Bonds are debt instruments issued by governments and corporations. The three key components of a bond are interest rate, maturity and face value. The face value is the contractual amount that is to be repaid at maturity. Most bonds are issued in $1,000 denominations, with $1,000 being the face value. Face value, or par, is important, because it is used to calculate or express other bond values and parameters.

## Interest Rate

The annual interest rate a bond pays is expressed as a percentage of par, or face value, at issuance. For example, an 8 percent bond will pay 8 percent interest, or $80, for each $1,000 of face value. This "official," or nominal, interest rate is called the coupon rate.

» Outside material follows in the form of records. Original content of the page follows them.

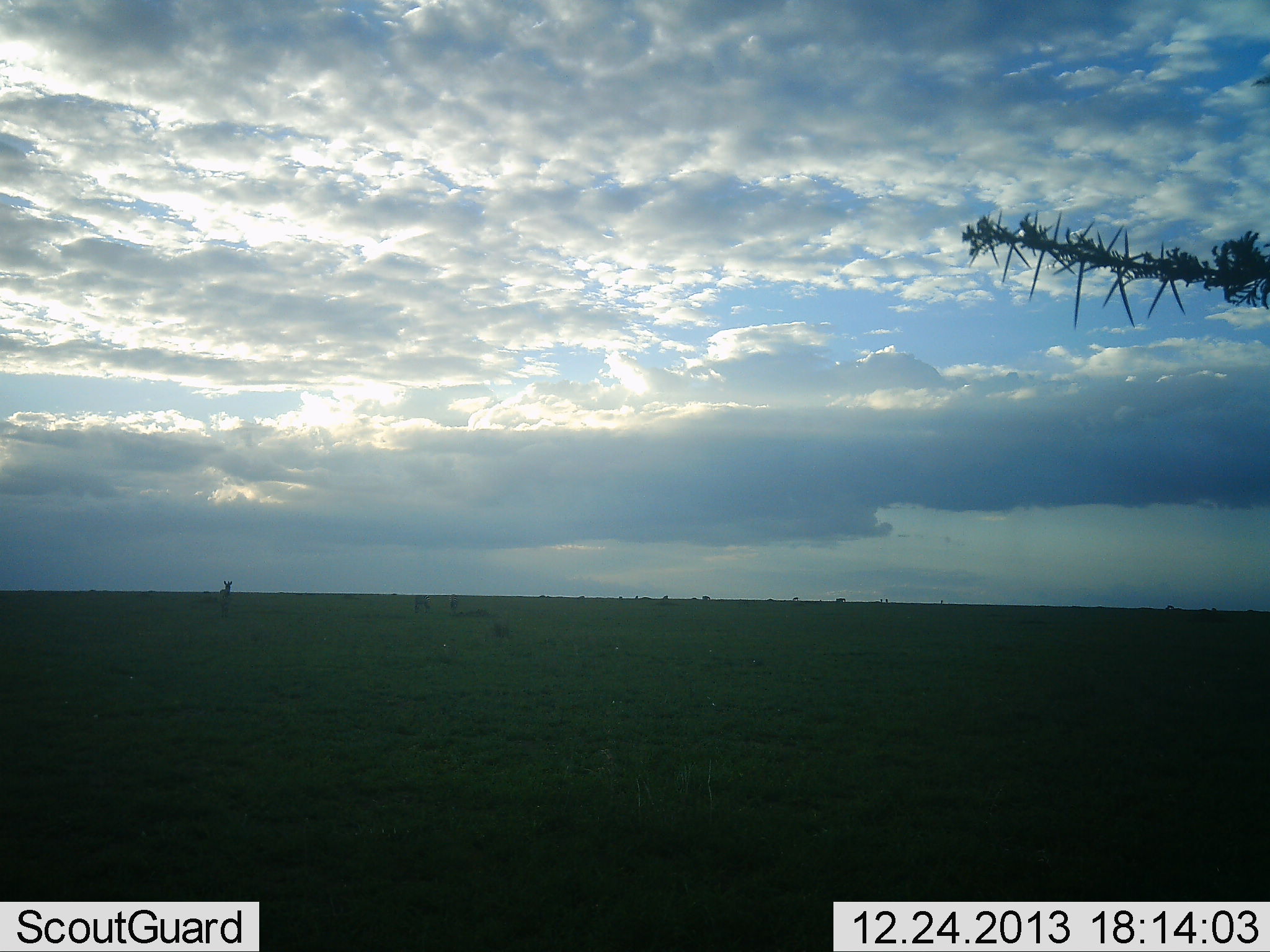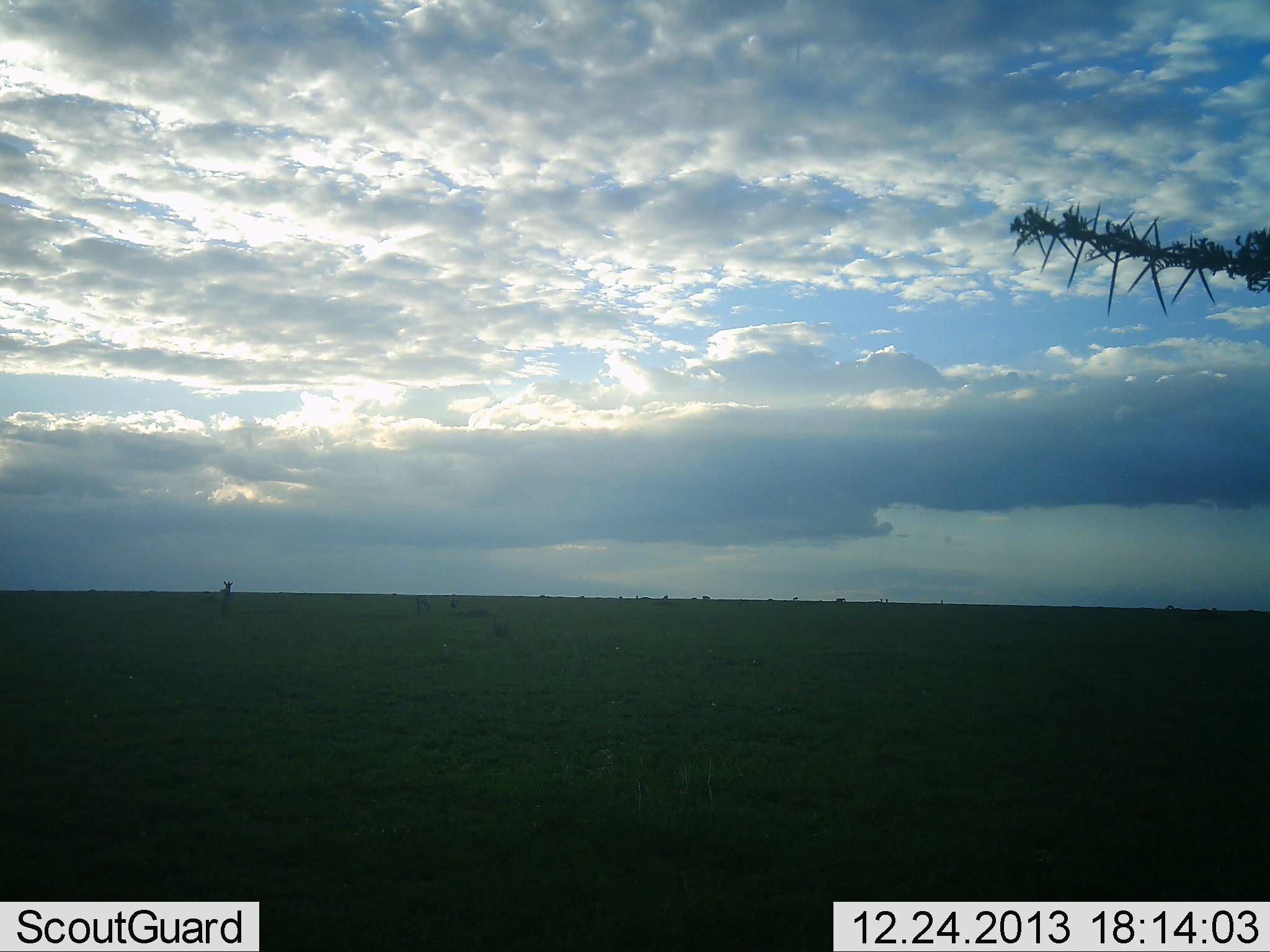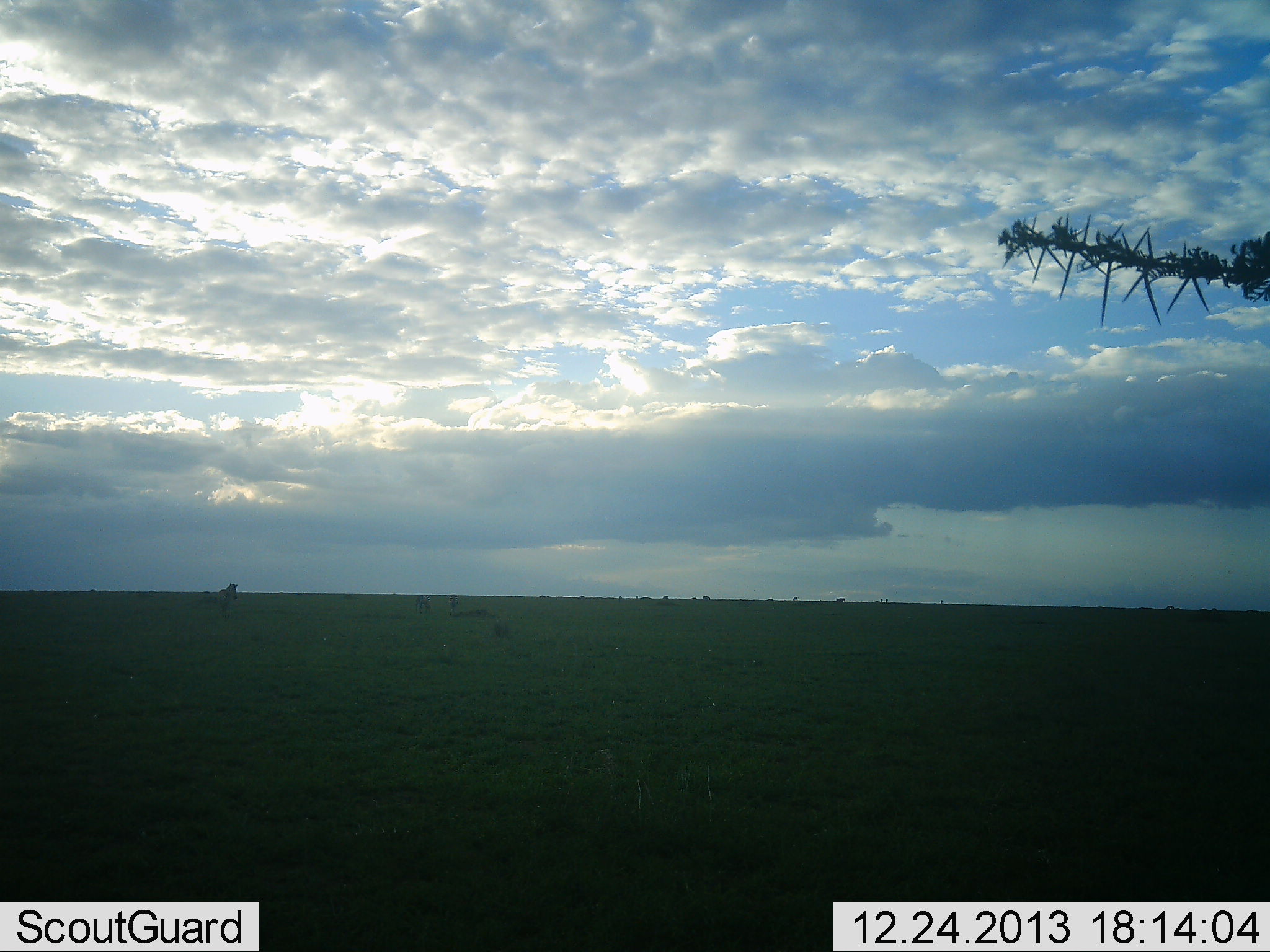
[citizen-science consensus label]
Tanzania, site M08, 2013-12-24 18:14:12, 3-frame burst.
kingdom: Animalia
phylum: Chordata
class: Mammalia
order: Perissodactyla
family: Equidae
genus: Equus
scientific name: Equus quagga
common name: plains zebra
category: zebra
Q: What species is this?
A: Zebra (plains zebra) (Equus quagga).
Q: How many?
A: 1.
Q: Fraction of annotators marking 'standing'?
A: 86%.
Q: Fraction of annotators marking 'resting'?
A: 0%.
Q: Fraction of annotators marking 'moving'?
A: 0%.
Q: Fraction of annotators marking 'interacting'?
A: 0%.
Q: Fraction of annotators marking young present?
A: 0%.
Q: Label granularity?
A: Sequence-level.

However, once the bond is issued, the payment is set in dollars, in this case $80, and does not change.

## Maturity

At maturity, the bond investor is to be repaid the full face value, regardless of how much he paid for the bond.

## Pricing

Once issued, bonds can trade in the secondary market for more or less than the face value--at a premium or at a discount. Bonds are priced as a percentage of par, or face value. A price of 100 means 100 percent of the $1,000 face value, or $1,000. A price of 97.3 means $973 for each $1,000 of face value.

## Denominations

When an investor says that he wants to buy five bonds, he means five $1,000 face value bonds, or $5,000 worth of a particular bond. If the price of the bond is 97.3, he will end up paying $4,865 for $5,000 face value bonds. At maturity, he will get back $5,000 and realize a $135 capital gain on his investment, in addition to the annual interest he will have received.

## Yield

The confusing part is the current yield vs. the coupon rate. The investor will collect $80 in interest annually, which on a $1,000 face value amounts to 8 percent--the "official" coupon rate. But if he paid $973 per $1,000, his annual yield, or return on his investment, would be $80 divided by $973, which is 8.2 percent.